2004_lectureLire? Prendre le temps? Les mots qui se succèdent, font sens, créent des phrases, des chapitres, des livres entiers... A la suite d'un exercice auquel "Le Fantasio" s'est adonné avec bonheur, je me lance à mon tour dans la description de mes habitudes de lecteur. Permettez ce petit instant d'égotisme...

Où et quand?
Les livres, c'est un peu comme le pastis ou le bâton de berger Justin Bridou: y'a pas d'heure! Résultat: je peux lire très tard comme très tôt, voire pendant un moment d'insomnie - ça m'arrive et c'est très profitable pour tourner des pages. Les lieux, c'est un peu pareil; je les avais évoqués une fois déjà. Il y a les transports publics, les bistrots, les bancs publics devant le bureau ou ailleurs, le lit, le fauteuil Voltaire qui orne la pièce des ordinateurs chez nous, les bars et boîtes de nuit (mais là, l'éclairage est pourri... dommage, parce que lire est ce qu'il y a de mieux à y faire). Résultat: toujours un livre sur l'homme.

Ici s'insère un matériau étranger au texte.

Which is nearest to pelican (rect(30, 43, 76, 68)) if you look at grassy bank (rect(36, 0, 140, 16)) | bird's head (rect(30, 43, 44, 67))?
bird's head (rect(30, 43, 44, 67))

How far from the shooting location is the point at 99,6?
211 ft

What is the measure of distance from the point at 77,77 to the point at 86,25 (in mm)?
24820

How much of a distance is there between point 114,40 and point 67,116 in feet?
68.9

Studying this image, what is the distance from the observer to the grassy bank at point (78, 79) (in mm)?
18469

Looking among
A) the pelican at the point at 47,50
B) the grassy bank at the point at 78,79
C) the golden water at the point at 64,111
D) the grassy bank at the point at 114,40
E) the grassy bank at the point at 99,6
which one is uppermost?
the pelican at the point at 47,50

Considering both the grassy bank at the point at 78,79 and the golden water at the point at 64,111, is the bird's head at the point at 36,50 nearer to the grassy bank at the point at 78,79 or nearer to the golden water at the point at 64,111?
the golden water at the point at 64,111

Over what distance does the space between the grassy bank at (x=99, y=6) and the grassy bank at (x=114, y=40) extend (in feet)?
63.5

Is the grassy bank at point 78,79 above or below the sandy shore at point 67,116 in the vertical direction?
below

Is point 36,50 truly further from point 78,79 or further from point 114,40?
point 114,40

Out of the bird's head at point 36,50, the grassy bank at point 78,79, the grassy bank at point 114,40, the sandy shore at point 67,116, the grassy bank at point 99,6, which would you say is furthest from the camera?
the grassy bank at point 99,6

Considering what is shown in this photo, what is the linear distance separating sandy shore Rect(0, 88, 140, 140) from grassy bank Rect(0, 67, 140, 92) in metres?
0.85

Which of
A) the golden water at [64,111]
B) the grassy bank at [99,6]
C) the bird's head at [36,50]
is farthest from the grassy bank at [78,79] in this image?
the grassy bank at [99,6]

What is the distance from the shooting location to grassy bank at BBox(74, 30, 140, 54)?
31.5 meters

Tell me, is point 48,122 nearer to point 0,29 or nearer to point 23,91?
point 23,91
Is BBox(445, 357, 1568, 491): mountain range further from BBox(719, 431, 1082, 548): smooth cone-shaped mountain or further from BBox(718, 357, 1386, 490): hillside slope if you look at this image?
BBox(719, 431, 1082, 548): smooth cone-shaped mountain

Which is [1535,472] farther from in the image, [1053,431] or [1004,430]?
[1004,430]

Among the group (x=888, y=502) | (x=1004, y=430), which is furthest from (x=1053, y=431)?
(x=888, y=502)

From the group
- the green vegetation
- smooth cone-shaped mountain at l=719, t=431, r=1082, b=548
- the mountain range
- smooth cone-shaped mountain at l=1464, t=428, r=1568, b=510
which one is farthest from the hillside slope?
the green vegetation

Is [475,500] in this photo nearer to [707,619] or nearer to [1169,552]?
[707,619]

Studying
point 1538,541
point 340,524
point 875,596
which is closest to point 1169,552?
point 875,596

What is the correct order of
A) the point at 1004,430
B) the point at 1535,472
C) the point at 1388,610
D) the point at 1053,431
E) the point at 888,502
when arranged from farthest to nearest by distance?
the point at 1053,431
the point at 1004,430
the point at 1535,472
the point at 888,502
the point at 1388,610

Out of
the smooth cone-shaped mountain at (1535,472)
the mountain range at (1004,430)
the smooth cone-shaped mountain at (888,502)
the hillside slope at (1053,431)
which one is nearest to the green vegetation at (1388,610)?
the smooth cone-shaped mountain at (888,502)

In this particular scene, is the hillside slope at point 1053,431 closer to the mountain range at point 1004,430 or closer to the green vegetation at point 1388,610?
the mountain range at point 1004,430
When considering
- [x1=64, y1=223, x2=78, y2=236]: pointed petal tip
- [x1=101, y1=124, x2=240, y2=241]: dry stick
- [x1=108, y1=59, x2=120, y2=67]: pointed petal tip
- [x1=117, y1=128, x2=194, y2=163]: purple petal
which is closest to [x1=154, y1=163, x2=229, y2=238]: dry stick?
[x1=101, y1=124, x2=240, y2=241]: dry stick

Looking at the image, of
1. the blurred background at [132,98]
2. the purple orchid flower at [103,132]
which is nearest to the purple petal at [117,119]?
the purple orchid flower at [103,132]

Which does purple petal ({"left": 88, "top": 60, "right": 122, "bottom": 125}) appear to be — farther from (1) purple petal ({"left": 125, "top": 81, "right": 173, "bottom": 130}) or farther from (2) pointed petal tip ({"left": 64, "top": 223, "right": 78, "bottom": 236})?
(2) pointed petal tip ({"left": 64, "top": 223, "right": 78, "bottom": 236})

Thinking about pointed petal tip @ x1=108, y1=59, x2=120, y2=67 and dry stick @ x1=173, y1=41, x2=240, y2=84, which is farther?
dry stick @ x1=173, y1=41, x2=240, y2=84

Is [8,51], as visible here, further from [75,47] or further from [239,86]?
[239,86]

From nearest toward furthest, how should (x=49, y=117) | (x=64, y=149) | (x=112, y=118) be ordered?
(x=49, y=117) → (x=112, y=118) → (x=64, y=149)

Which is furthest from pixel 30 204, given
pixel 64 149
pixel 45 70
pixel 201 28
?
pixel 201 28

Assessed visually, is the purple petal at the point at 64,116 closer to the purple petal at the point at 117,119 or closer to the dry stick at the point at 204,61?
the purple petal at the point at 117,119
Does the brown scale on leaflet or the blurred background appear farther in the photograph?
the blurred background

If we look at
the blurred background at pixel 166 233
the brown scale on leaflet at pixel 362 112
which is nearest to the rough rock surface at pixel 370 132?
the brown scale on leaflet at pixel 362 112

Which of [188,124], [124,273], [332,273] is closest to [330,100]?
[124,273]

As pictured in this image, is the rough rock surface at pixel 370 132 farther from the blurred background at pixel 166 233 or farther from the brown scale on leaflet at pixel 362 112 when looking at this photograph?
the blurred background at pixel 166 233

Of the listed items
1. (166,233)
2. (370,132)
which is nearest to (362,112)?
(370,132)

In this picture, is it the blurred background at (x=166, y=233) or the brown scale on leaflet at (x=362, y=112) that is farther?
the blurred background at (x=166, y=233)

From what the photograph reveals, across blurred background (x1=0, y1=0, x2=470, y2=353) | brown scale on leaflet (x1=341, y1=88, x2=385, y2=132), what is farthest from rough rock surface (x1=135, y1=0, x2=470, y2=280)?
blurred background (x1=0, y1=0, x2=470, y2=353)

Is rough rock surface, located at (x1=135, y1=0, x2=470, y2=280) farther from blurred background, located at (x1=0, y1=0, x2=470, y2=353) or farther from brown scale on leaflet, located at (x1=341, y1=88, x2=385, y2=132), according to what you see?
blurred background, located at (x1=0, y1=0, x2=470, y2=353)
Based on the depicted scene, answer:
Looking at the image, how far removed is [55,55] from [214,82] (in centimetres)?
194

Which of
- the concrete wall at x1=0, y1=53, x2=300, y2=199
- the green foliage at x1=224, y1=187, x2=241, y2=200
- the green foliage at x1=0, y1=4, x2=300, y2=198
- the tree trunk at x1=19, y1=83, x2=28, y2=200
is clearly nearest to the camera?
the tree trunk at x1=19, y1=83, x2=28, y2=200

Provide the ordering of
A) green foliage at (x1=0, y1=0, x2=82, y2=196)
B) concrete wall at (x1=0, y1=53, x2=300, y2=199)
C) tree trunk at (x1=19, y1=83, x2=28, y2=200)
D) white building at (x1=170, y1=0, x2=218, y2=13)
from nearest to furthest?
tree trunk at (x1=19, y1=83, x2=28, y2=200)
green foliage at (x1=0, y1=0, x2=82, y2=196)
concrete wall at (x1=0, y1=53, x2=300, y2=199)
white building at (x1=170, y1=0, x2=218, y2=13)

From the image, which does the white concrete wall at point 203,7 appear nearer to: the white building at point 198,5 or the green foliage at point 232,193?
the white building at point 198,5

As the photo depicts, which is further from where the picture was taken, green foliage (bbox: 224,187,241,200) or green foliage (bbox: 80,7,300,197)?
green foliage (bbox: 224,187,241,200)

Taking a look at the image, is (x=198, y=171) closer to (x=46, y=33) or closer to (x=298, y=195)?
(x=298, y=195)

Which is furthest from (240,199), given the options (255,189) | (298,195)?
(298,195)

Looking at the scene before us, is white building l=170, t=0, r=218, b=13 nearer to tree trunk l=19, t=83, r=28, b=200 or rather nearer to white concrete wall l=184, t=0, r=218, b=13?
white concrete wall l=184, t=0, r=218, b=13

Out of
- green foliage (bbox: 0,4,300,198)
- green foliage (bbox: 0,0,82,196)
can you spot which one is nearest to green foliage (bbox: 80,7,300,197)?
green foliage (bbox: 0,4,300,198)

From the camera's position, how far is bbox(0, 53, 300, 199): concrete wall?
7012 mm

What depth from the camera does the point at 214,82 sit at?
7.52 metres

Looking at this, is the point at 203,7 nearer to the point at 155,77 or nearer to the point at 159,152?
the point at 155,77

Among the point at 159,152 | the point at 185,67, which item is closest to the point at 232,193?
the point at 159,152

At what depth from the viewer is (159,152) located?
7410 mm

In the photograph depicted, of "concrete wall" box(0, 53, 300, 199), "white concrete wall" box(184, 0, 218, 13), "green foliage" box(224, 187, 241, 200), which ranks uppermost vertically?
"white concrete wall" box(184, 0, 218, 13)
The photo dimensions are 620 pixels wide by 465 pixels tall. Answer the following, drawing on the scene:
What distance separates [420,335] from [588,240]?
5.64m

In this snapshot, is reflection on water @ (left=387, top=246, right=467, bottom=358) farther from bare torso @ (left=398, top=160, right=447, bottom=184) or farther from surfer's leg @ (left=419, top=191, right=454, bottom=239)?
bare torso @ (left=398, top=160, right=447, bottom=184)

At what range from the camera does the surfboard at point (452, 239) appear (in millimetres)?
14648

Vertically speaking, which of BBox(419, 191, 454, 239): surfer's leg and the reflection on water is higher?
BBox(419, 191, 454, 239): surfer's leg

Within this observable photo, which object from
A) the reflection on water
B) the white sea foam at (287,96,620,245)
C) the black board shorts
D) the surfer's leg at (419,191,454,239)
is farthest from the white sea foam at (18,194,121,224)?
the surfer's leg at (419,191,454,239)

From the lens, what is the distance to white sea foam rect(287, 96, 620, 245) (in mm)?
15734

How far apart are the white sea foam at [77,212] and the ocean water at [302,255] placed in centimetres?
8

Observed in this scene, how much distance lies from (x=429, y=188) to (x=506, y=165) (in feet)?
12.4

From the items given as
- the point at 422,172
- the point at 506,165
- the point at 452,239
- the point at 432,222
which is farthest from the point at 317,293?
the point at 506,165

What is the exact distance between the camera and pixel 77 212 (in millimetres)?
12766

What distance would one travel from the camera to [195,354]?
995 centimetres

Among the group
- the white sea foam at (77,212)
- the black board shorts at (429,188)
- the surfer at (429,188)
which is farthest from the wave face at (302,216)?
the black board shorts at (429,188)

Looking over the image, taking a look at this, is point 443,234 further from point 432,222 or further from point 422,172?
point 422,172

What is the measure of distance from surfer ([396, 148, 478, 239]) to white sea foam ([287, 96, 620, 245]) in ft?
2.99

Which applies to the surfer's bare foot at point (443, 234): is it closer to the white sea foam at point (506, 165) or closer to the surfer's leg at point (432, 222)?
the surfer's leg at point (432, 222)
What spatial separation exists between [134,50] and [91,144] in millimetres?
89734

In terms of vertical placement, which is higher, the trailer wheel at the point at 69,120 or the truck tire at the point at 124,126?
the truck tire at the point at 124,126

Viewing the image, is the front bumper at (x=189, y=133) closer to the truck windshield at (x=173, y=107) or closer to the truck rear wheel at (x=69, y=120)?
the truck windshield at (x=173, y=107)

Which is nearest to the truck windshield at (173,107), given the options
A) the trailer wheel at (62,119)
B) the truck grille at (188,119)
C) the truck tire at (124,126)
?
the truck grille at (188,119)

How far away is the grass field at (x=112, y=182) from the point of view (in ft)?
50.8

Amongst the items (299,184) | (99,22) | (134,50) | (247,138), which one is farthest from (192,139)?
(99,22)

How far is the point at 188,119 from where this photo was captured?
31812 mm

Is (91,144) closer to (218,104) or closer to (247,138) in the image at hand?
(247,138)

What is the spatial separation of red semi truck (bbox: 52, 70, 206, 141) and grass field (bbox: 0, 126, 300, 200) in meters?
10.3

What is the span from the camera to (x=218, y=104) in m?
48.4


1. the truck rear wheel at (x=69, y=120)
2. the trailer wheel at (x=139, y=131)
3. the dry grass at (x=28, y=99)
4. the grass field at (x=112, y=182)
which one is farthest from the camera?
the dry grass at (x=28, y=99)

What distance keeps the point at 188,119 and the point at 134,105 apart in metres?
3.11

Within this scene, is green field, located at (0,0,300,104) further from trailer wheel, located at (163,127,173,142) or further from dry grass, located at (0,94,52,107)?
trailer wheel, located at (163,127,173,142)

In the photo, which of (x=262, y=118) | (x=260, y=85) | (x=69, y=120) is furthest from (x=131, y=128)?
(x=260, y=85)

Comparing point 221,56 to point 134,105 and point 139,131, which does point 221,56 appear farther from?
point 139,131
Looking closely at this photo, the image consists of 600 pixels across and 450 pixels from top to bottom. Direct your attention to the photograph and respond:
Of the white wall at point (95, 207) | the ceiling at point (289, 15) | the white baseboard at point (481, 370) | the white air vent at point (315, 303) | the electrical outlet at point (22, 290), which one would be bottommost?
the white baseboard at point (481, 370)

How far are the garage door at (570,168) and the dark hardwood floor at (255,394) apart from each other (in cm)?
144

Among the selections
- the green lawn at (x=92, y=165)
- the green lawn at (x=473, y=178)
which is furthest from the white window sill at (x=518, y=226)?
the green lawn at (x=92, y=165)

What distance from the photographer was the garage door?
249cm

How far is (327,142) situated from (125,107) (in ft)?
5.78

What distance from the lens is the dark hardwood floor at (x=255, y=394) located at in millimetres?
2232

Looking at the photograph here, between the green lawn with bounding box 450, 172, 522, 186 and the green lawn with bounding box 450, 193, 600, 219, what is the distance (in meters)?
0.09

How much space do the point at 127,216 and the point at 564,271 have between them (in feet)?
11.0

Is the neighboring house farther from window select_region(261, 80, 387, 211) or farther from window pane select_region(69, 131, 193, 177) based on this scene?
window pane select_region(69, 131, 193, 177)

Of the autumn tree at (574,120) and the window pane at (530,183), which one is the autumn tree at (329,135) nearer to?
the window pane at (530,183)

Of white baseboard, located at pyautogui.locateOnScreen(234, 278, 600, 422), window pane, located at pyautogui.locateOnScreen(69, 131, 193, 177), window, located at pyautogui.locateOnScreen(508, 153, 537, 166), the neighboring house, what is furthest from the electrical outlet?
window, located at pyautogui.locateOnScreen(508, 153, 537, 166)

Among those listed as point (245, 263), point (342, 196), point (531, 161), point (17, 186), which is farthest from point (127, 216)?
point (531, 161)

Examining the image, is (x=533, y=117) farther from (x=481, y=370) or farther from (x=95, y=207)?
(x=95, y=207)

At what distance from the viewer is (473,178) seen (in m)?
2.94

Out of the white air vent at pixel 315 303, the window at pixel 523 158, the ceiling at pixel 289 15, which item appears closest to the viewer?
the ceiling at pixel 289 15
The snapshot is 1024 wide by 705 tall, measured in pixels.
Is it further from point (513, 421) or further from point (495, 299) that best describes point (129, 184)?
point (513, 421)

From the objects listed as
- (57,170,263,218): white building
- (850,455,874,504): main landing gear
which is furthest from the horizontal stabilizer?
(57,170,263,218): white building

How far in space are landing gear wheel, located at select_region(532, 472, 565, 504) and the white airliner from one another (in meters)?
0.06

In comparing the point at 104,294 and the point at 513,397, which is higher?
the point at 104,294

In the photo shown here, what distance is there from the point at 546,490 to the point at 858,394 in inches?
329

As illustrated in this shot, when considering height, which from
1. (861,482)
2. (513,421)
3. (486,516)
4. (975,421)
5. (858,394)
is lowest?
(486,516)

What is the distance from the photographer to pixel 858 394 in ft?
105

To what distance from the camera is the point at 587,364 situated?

Comment je choisis mes lectures?
Un peu au bol... surtout quand je me la joue freegan ou quand je fréquente les bouquinistes, tant le prix de la découverte est faible.
Sinon, il y a les revues littéraires, les découvertes au coin d'un site web, les choses qu'on découvre de proche en proche et, bien sûr, les recommandations et chroniques des blogs. Tout cela permet d'incroyables découvertes, et parfois des déceptions aussi, mais ce n'est pas grave. Traîner dans les librairies, même sans véritable intention d'achat, reste un acte jouissif. Je commande donc très peu sur Internet, si ce n'est chez des éditeurs bien spécifiques (Fil à plomb, L'Iroli), difficiles ou impossibles à trouver en librairie par chez moi.
Ah - et les achats impulsifs à la fête du livre de Saint-Etienne, et les livres des amis...

Mes styles de lecture?
Les fidèles de ce blog (merci à eux!) en ont eu un aperçu: bonne grosse littérature générale, mais aussi essais, politique, histoire, actualité, classiques, nouvelle, etc. Bref, un peu tout, sauf le théâtre et la poésie - mais pour cette dernière, faut vraiment que je m'y mette parce que ça peut être vachement beau - en bon français! Il y a aussi les lectures sur Internet: les blogs publiant des textes, mais aussi des sites spécialisés tels qu'Oniris.

Ce que j'attends de mes lectures?
Aeuh... ça dépend d'un livre à l'autre. Apprendre, me divertir, me faire plaisir, m'étonner, rigoler un bon coup, goûter au style. J'adapte aussi mes attentes: je n'attends pas la même chose du "
Diable s'habille en Prada" que de "Comment le Djihad est arrivé en Europe", bien sûr.

Mes petites manies?
Pas grand-chose, si ce n'est de constituer une imposante PAL, puis de ne ranger les livres dans les rayonnages qu'après lecture, dans un ordre de plus en plus aléatoire (mais quand même un peu par genre et par format). J'appelle "dé-sédimenter" la lecture des livres du fond, ceux qui finissent par rester coller à la table. Musique? Cela m'a passé.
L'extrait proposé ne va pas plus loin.